BP’s share price is inherently tied to the performance of oil, but in a world where natural resources are drying up and I am looking more and more towards sustainable alternatives, could BP actually undergo a renaissance of its own and win back my confidence enough to invest?
ESG play offers BP shares a lifeline
As a sustainable investor, I think that BP shares could benefit from going all-in on more sustainable energy, and thus rebrand itself as an environmental, social, and governance (ESG) play. This investing methodology is not new, but it is growing in popularity rapidly. In 2020, assets under management in funds that abide by ESG principles surpassed $1 trillion for the first time on record.
And, ever since the Deepwater Horizon disaster of 2010 — when 4.9 million BP barrels spilled into the Gulf of Mexico, marking the worst oil spill in history — BP hasn’t exactly been turning eco-conscious heads.
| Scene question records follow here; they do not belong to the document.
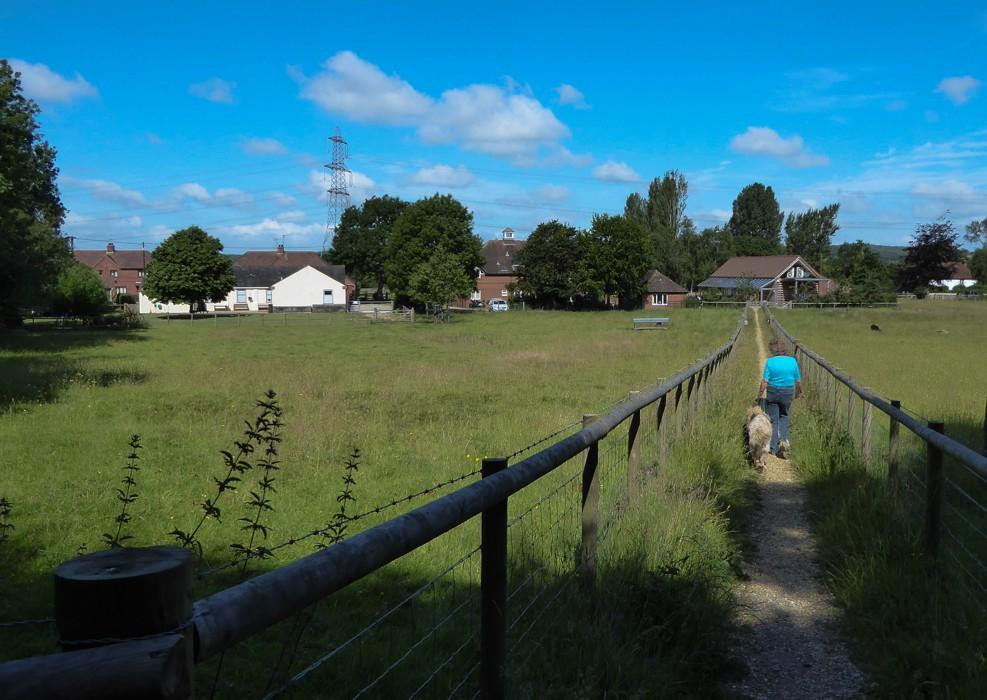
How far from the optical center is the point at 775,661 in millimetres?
4398

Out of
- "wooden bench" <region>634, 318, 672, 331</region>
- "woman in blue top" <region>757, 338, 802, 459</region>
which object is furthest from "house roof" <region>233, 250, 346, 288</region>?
"woman in blue top" <region>757, 338, 802, 459</region>

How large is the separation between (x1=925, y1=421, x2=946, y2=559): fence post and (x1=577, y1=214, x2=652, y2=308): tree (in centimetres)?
7533

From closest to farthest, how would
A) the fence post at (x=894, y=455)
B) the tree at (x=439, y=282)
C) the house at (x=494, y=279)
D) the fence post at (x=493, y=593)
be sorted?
the fence post at (x=493, y=593) → the fence post at (x=894, y=455) → the tree at (x=439, y=282) → the house at (x=494, y=279)

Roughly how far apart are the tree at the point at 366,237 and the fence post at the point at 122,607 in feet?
343

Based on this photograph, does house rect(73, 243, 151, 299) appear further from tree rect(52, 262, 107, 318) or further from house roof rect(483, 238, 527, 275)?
tree rect(52, 262, 107, 318)

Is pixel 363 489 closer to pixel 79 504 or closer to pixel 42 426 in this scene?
pixel 79 504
BP’s share price has suffered since the spill, falling more than 50% in that time.
However, BP has begun to make changes to its business model, with CEO Bernard Looney outlining the company’s sustainability plans at industry conference CERAWeek earlier in March, stating: “We decided to really embrace that energy transition more as an opportunity than as some sort of threat to our core business.”
What Looney is referring to is BP’s plans to cut oil and gas production by 40% over the next decade, with the aim of getting to net-zero by 2050 or sooner. In order to make this a reality, the company is investing in an industrial-scale green hydrogen plant in Germany as well as entering the US wind power market. BP is also looking to expand into power and renewables trading, although this isn’t as profitable as oil trading, which delivered $1.7 billion last year.
Can BP shares regain their former glory?
I believe that there is definitely a risk here that companies like NextEra Energy and The Renewables Infrastructure Group Limited — a dividend-paying renewable energy company — will simply leave BP in their dust in terms of sustainable energy production. BP is lagging behind, relying heavily on the very finite supply of crude oil still left on earth, and if it doesn’t try harder to pivot its business towards greener solutions, I believe that it will become like the very fossils that its oil comes from — finite and forgotten.
The global renewable energy market was valued at $928 billion in 2017 and is expected to reach $1.5 trillion by 2025. So luckily for BP shares, there is still hope in the massive total addressable market for them. However, I would still not be comfortable adding them to my portfolio until they showed real progress in becoming a more sustainable business.